Factor and The Computer Language Shootout

I implemented one of the Computer Language Shootout benchmarks in Factor to see how it would compare. I wanted to get a gauge of the comparative performance of compiled Factor as well as seeing how the Factor implementations of the algorithms looked.

I started with the recursion benchmark. A darcs repository containing the Factor code and the C code for this can be obtained from the following command:
darcs get http://www.bluishcoder.co.nz/repos/computer-language-shootout

The Factor implementation is an almost direct translation of the C code.

To run the Factor code I created an image with the recursive.factor loaded and compiled:

./f factor.image -shell=tty
"recursive.factor" run-file
"recursive" words [ try-compile ] each
save

I then ran 'run-recursive.factor' which just calls the 'run' word in the recursive vocabulary and used the Unix 'time' command:
time ./f factor.image-shell=tty run-recursive.factor

The C code runs in 2.7 seconds with an argument of '11'. The Factor code runs in 31.8 seconds (it is hardcoded to use 11 as the argument). This is on my machine.

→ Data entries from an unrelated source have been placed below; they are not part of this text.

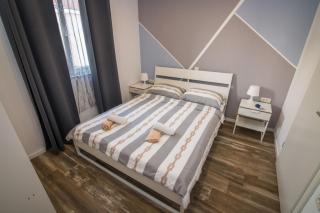Apartment Traversa - Novalja - 8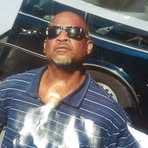 Earl Westbrook - Facebook
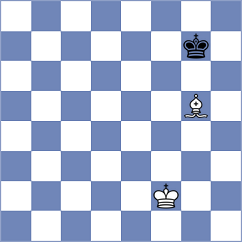 Visakh - Sunilduth Lyna (chess24.com INT, 2021)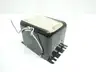 DONGAN A10-LC6 IGNITION TRANSFORMER 250VA 117V-AC 10000V-AC thumbnail 3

In the online recursive benchmarks the C code ran at 3.33 seconds. Assuming the speeds are relative this would mean that Factor would slot in at the benchmark at about 39.2 seconds ranking it slightly slower than GForth on the list.

The timing includes the starting up and relocating of the Factor image. Running the test within an already started image gives a 30.5 second runtime meaning the image startup takes about 1.3 seconds.

The code is written very much like the existing C code and I'll play around with it to see what a more concatenative style produces. Manfred Von Thun wrote an article on Nested Recursion for Joy that implemented Ackermann using a 'condnestrec' combinator. Trying a style like this in Factor to see the performance hit would be interesting.